§ **Passage choisi**:
------------------------------

La voix de Burhan Uluyol résonne sur une petite place près du Bosphore, dans un quartier périphérique d’Istanbul, comme tous les matins depuis décembre. Lorsqu’il n’est pas en train d’enseigner la finance à la prestigieuse Université Sabahattin Zaim, l’activiste d’une quarantaine d’années traverse la mégapole de plus de 15 millions d’habitants pour donner le rythme aux manifestations près du consulat chinois. Une centaine de Ouïgours reprennent en chœur les slogans que Burhan Uluyol crie dans un micro : « Stop au génocide », « Chine fasciste, dictatrice ». Tous réclament des nouvelles de membres de leurs familles restés dans la région du Xinjiang, en Chine, où cette minorité musulmane et turcophone est persécutée par le régime communiste. De nombreux automobilistes turcs klaxonnent au passage pour montrer leur soutien à la cause.
« Vous pouvez imaginer que, pour chaque famille représentée ici aujourd’hui, de trois à cinq personnes ont disparu en moyenne au Xinjiang », dit en anglais l’homme polyglotte, en désignant les photos que chacun des manifestants porte autour du cou. Ces personnes ont-elles été emprisonnées ? Torturées ? Sont-elles toujours en vie ? Lui-même a perdu toute trace de ses oncles, cousins et beaux-frères restés dans le Xinjiang.
Encouragée par la dénonciation ces derniers mois par certains États, dont le Canada, de la répression subie par les Ouïgours au Xinjiang, la diaspora en Turquie accentue la pression pour obtenir des réponses des gouvernements turc et chinois. Elle manifeste toutefois sur fond d’inquiétude depuis le rapprochement de ce pays, membre de l’OTAN, avec la Chine. Un traité entre les deux pays, ratifié par Pékin en décembre, pourrait même faciliter la déportation des Ouïgours vivant en Turquie.
« Nous voulons que le monde entende nos voix. Peut-être que la communauté internationale peut nous soutenir avec des législations [et des sanctions envers la Chine]. C’est peut-être de cette façon qu’on pourra faire cesser l’oppression », revendique Burhan Uluyol.
***
Bien loin du consulat, une odeur de brioches émane d’une pâtisserie ouïgoure au coin d’une rue du quartier Zeytinburnu. À l’intérieur, des femmes s’affairent à préparer des délices de leur mère patrie. Un peu plus loin, un magasin offre des tuniques traditionnelles et de petits chapeaux aux ornements chamarrés. Les commerces de ce genre sont courants dans le quartier, où vit une grande partie de la diaspora ouïgoure en Turquie, l’une des plus importantes populations hors du Xinjiang — environ 60 000 personnes, selon l’organisme Human Rights Watch.

------------------------------

Lignes contenues dans un jeu de données:

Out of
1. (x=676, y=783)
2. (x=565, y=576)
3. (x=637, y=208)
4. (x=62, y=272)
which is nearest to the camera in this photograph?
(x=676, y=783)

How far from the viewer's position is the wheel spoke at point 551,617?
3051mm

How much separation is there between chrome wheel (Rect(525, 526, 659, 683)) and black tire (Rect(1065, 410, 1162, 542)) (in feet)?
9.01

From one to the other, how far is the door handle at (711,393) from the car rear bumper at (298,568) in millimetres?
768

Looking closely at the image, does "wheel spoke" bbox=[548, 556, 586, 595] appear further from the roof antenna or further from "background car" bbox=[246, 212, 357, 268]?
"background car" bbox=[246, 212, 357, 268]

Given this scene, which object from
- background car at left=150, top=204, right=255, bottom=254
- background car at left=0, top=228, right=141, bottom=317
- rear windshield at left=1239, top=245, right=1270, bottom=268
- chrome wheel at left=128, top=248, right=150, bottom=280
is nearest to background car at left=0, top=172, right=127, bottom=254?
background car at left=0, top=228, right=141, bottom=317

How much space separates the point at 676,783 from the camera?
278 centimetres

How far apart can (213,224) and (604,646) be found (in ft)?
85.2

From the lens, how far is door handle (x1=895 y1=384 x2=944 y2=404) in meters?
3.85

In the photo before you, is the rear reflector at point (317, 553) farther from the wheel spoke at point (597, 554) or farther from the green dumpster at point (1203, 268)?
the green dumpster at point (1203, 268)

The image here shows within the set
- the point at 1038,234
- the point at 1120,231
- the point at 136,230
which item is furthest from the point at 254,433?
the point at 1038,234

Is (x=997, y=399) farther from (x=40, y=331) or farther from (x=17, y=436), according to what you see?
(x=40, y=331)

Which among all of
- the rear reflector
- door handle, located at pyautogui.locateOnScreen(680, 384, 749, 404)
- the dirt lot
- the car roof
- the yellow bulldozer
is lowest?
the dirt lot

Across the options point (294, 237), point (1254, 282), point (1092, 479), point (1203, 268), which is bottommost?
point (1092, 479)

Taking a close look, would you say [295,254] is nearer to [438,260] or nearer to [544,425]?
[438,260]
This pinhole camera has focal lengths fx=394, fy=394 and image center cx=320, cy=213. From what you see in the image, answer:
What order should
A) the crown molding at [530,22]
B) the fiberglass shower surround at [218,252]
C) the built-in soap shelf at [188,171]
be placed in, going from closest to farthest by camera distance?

------------------------------

§ **Énoncé**: Recopiez le texte sur les Ouïgours d’Istanbul en commençant par « Encouragée par la » et en continuant jusqu’à « vivant en Turquie. ».

§ **Production attendue**:
Encouragée par la dénonciation ces derniers mois par certains États, dont le Canada, de la répression subie par les Ouïgours au Xinjiang, la diaspora en Turquie accentue la pression pour obtenir des réponses des gouvernements turc et chinois. Elle manifeste toutefois sur fond d’inquiétude depuis le rapprochement de ce pays, membre de l’OTAN, avec la Chine. Un traité entre les deux pays, ratifié par Pékin en décembre, pourrait même faciliter la déportation des Ouïgours vivant en Turquie.